A discussion of the impact of learning in the open would not be complete, or particularly effective, without addressing the educational landscape where formal learning takes place.The broad categorization of learning into formal and informal states is not designed to simplify a complex continuum of learning approaches, in particular self-regulated learning (Dabbagh, Kitsantas, 2012). Rather it serves to illustrate the broad range of spaces that learners routinely move through without much concern for boundaries or classifications.
It is our belief that learners pass across the “semipermeable membrane” between informal and formal learning regularly (Potter, 2013), particularly in fields where there are professional applications of formal learning outcomes. For the purposes of learning in the open, whereby learning objectives are often ambiguous or emergent from the confluence of variables in the environment itself, it is our belief that informal spaces, or open spaces, are the wellspring of formal learning structures. As such, it is important that formal learning structures, from curricula to pedagogy to stated outcomes, reflect the processes by which meaning is generated informally.

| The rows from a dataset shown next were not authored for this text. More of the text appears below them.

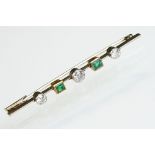 Art Deco diamond and green stone unmarked white and yellow gold bar brooch, the knife edge design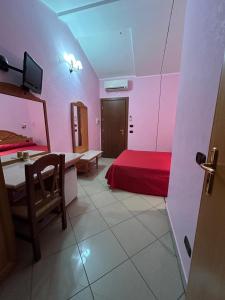 a room with a red bed and a table in it at Hotel Canada in Falerna Marina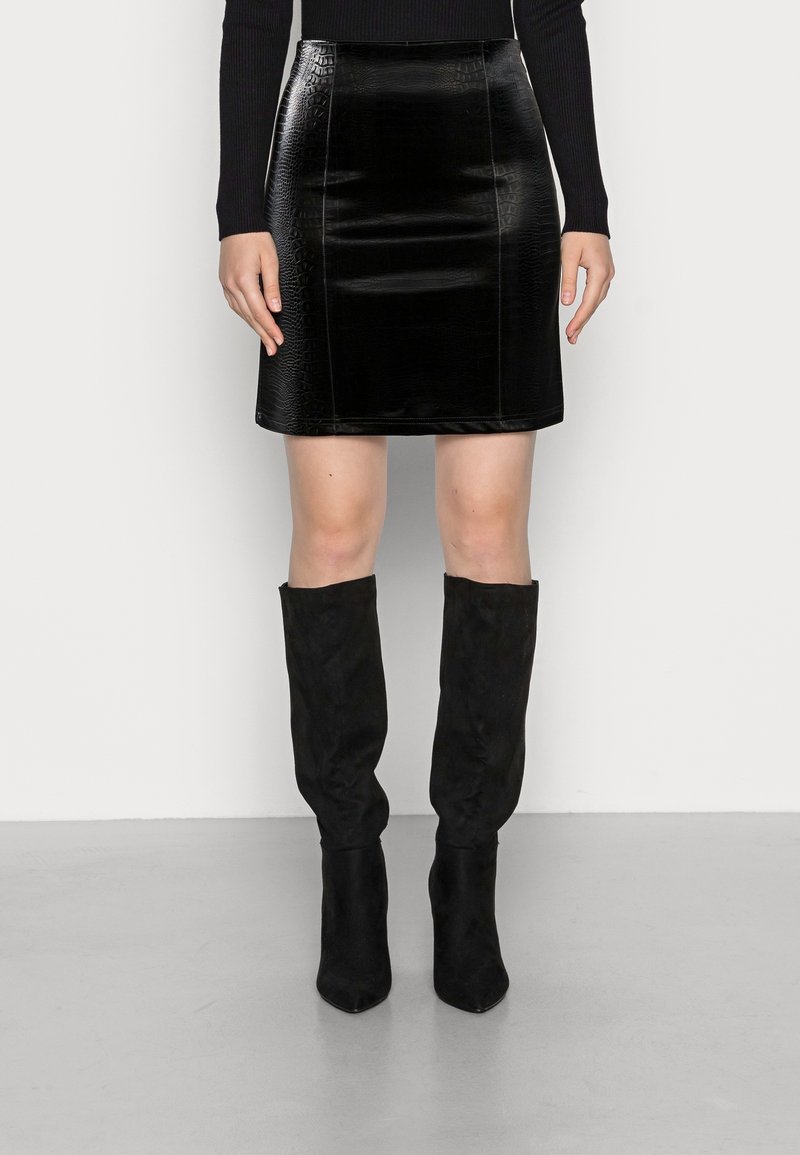 Femme portant une mini-jupe noire texturée, un haut noir à manches longues et des bottes noires en daim montant jusqu'aux genoux, debout sur un sol gris.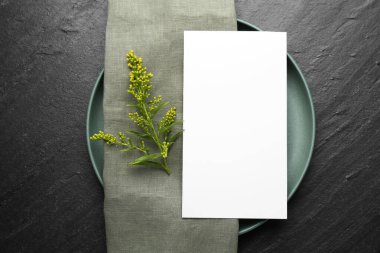 Boş menü, tabak, peçete ve çiçek dekoru siyah masanın üstünde. Tasarım için model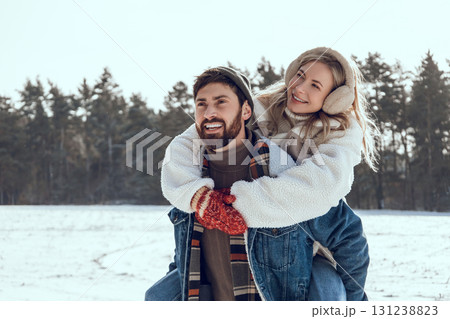 Happy couple spending time together and having fun in a winter forest Happy couple spending time together and having fun in a winter forest 131238823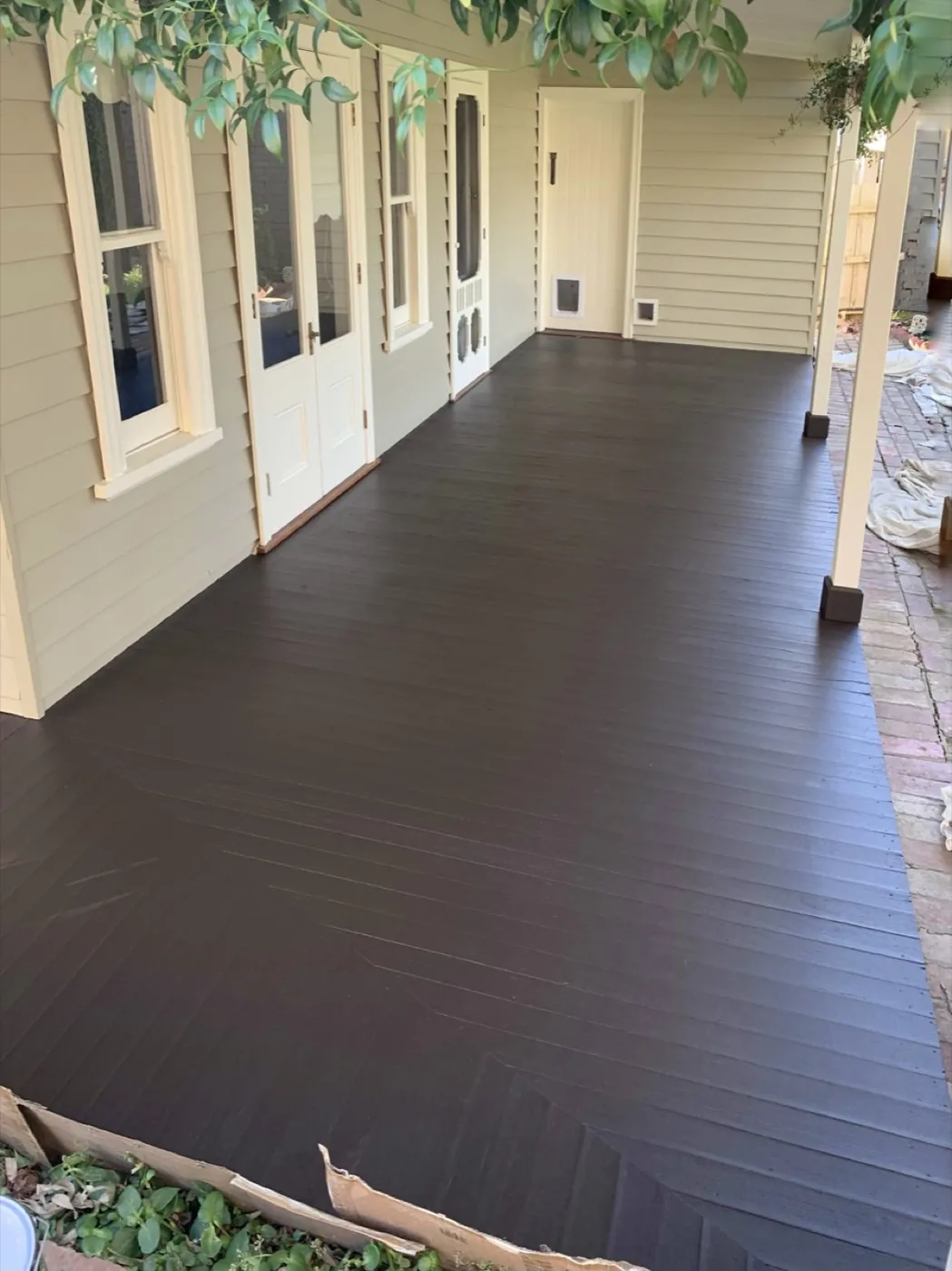 Verandah of a coastal home with the decking finished in a deep tone against pale cladding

It is our belief that many formal learning structures, often with an emphasis on the consistency of learning outcomes, summative assessments, and replicability in line with mass systems of education, do not emphasize informal, open spaces as the wellspring, or the progenitor, of formal learning. We believe that open spaces are the testing sites of any formal learning structures or pedagogies; they are the environments in which experience and knowledge is gleaned from hypotheses, hunches, and activity. As such, the pedagogies designed to enact learning outcomes in formal spaces are, by their very nature, irreconcilable or conflictive with learning in the open spaces described in this paper. They disregard what Marsick & Watkins (2001) refer to as incidental learning, but what we describe in this paper more broadly as an alignment for learning in open spaces. This type of learning in open spaces requires an agility to identify, align, and engage the environment as a learning activity without predefined learning outcomes or assessments. We believe this is not represented in the pedagogies of formal spaces; we also believe this is a problem.
So again we focus on transformation of open space to learning space. Again, we see learning as a cognitive transformation and again we see the primacy of the informal over the formal (or at least a need to unfetter activity flow between the two).
Bibliography
- Kress, G. & Pachler, N. (Eds) (2007). Mobile Learning: Towards a Research Agenda (2007). WLE Centre, Occasional Papers in Work-based Learning 1.
- Kukulska-Hulme, A., Evans, D. & Traxler, J. (2005), Landscape study in wireless and mobile learning in the post-16 sector. JISC Technology and Standards Watch. Retrieved April 24, 2013 from http://www.jisc.ac.uk/whatwedo/programmes/elearninginnovation/landscape.aspx.
- Park, Y. (2011). A pedagogical framework for mobile learning: Categorizing educational applications of mobile technologies into four types. The International Review of Research in Open and Distance Learning, 12(2), 78-102.
- Potter, J. (2013). ‘Media education and the new curatorship: principles and entitlement for learners.’ Media Education Research Journal 3(2), 76 – 87.
- Sharples, M., Milrad, M., Sánchez, I. A., & Vavoula, G. (2007). Mobile learning: Small devices, big issues, in ‘Technology Enhanced Learning: Principles and Products’.
- Urry, J. (2012). Sociology beyond societies: Mobilities for the twenty-first century. Routledge.
- Wenger, E. (1998) Communities of Practice: Learning, Meaning and Identity. Boston: Cambridge University Press.